Isuf bey Vrioni with its men attacked the rebels in the Mallakastër area. The Ottoman forces were defeated, with Isuf and his brother being captured during the fighting and executed by the rebels. After that, Rrapo Hekali and the Mallakastriot rebels attacked Berat, but having no artillery they could not capture the castle. They continued the siege without attacking the castle. At the same time, the rebels led by Gjoleka and Çelo Picari defeated an Ottoman force coming from Ioannina. The Gjoleka men also attacked Gjirokastër and kept its castle under siege. The Porte was alarmed by the news and a relief force of 3000 men under Shahin bey Kosturi was sent from Thessaly against the rebels in Gjirokastër, but Kosturi and his Ottoman force were also defeated by the forces of Gjoleka. Gjoleka also tried to cooperate with the Greeks, and negotiated with the Greek government of Ioannis Kolettis, but with little success. Contacts with Kolettis seem to have continued, since Gjoleka has received a large scale participation by Christian chieftains, Albanians and Greeks, in his movement. A new Ottoman army of 5000 men was sent from Ioannina against Gjoleka. With a force of 1500 men Gjoleka was able to defeat again the Ottoman army yet again in the Battle of Dholan on 28 August 1847.

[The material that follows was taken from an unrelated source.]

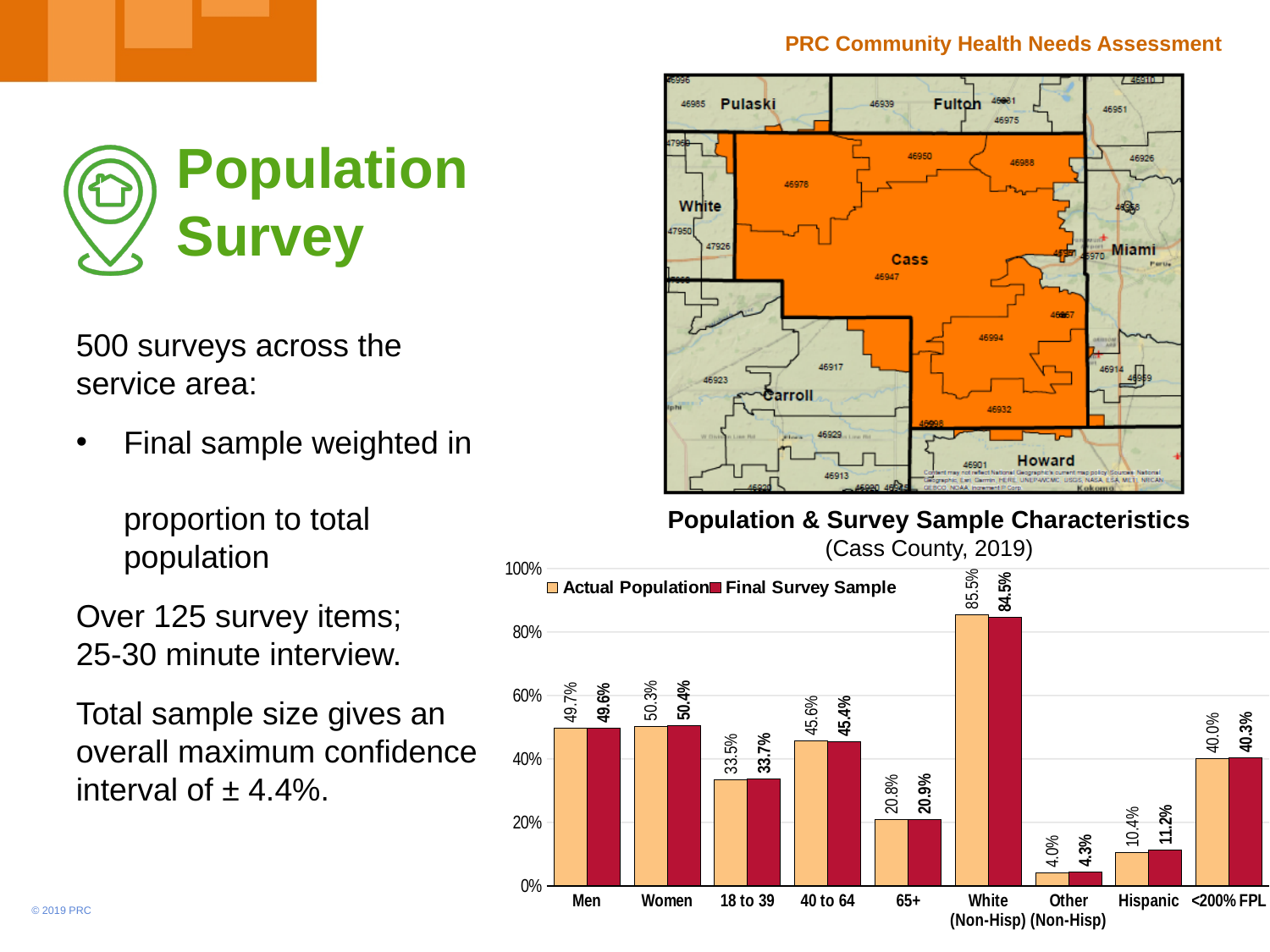
What kind of chart is shown? bar chart What is the Actual Population value for Men? 49.7% How many categories are shown on the x axis? 9 What is the difference between the Actual Population and Final Survey Sample values for White (Non-Hisp)? 1.0% Which is larger for 18 to 39: the Actual Population value or the Final Survey Sample value? Final Survey Sample What is the Actual Population value for White (Non-Hisp)? 85.5% Which category has the lowest Actual Population value? Other (Non-Hisp) What is the Final Survey Sample value for <200% FPL? 40.3% What is the Final Survey Sample value for Hispanic? 11.2% Is the Actual Population value for 65+ greater or less than 40%? less Which category has the highest Final Survey Sample value? White (Non-Hisp) How many series does the legend list? 2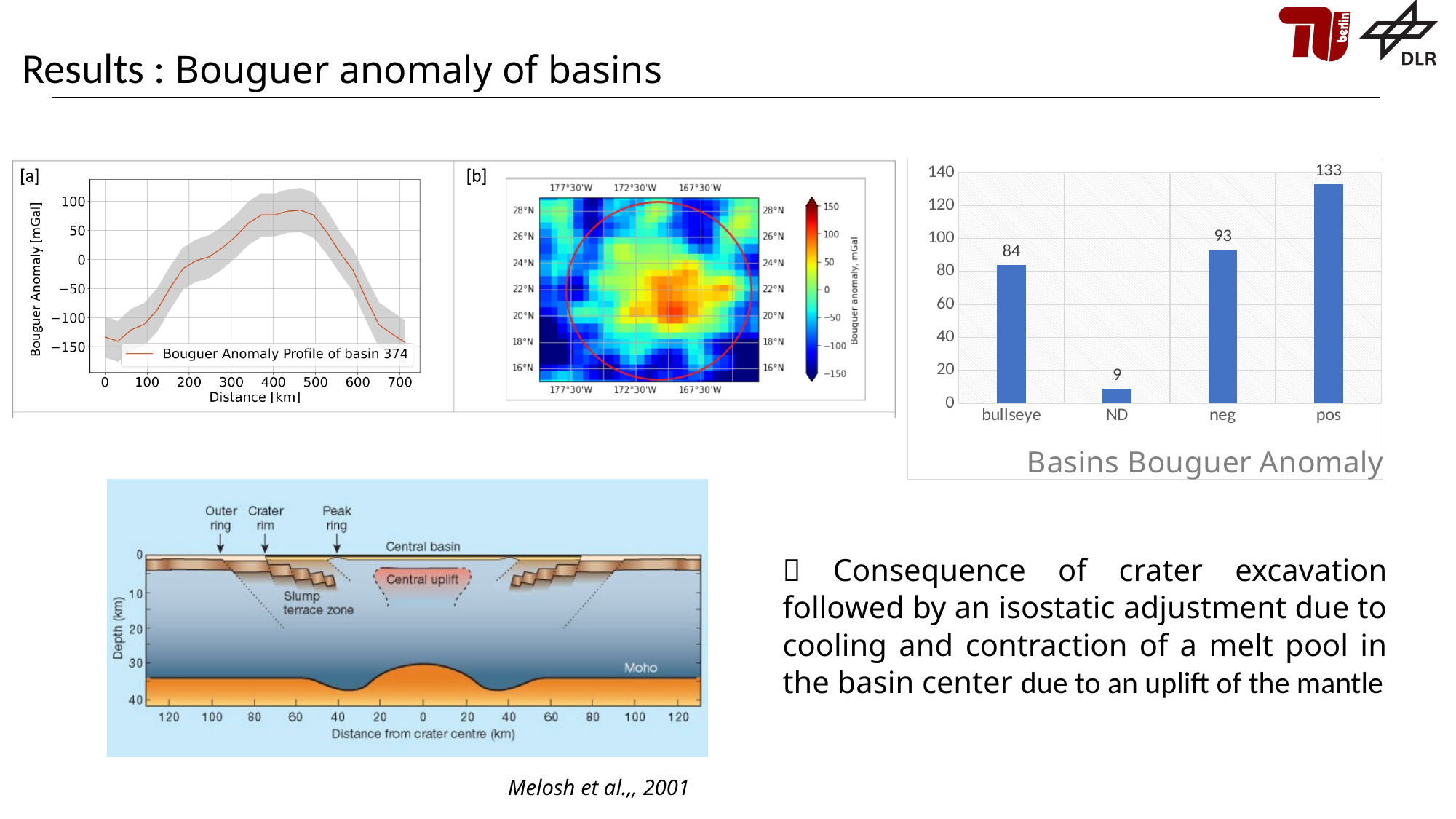
In the 'Basins Bouguer Anomaly' bar chart, which is larger, the value for neg or the value for bullseye? neg In the 'Basins Bouguer Anomaly' bar chart, what is the value for ND? 9 In the 'Basins Bouguer Anomaly' bar chart, what is the difference between the values for pos and neg? 40 In the 'Basins Bouguer Anomaly' bar chart, what is the value for pos? 133 In the 'Basins Bouguer Anomaly' bar chart, which category has the highest value? pos What kind of chart is the 'Basins Bouguer Anomaly' chart on the right of the slide? bar chart In the 'Basins Bouguer Anomaly' bar chart, what is the value for bullseye? 84 In the 'Basins Bouguer Anomaly' bar chart, what is the difference between the values for bullseye and ND? 75 In the 'Basins Bouguer Anomaly' bar chart, what is the value for neg? 93 In the 'Basins Bouguer Anomaly' bar chart, is the value for pos greater or less than 120? greater In the 'Basins Bouguer Anomaly' bar chart, which category has the lowest value? ND How many categories are shown in the 'Basins Bouguer Anomaly' bar chart? 4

At the same time some 15,000 Ottoman forces under the Turkish marshal Mehmet Reshit Pasha were sent from Manastir to relieve the siege of Berat. In Ohrid an Ottoman force of 6,000 men was summoned. The Ottoman forces attacked the forces of Rrapo Hekali based in the city of Berat and at the same time the Turkish garrison in the castle attacked them from behind. Albanian forces left the siege and withdrew in Mallakastër. From Berat, the Ottoman army tried to enter the heart of the rebellion in the Kurvelesh region, from the Kuç pass where Gjoleka forces were concentrated. They once again resisted the Ottoman forces. At the same time other Ottoman forces attacked Kurvelesh from the Mesaplik region and another Ottoman column disembarked in the Himara region, encircling the forces of Gjoleka. Even under these circumstances Gjoleka's men resisted. Seeing the tough resistance, Mehmed Reshid Pasha declared an amnesty and invited all the leaders to meet him in Zhulat village. Some 85 men who believed his words went to the place of meeting (among whom were the local leader Hodo Nivica and some other minor leaders) and were captured. After that the organised resistance was no longer possible and Albanian forces were divided in small ceta. Ottoman forces entered the regions of uprising and thousands of men were arrested and deported, whereas Rrapo Hekali was sent to a prison in Manastir, where he was poisoned on December 30, 1847. Gjoleka with a small group of fighters retreated to Greece, which ended the uprising.

Both Albanian and Greek inhabited villages in the region suffered when the uprising was suppressed the following autumn by the Ottoman forces.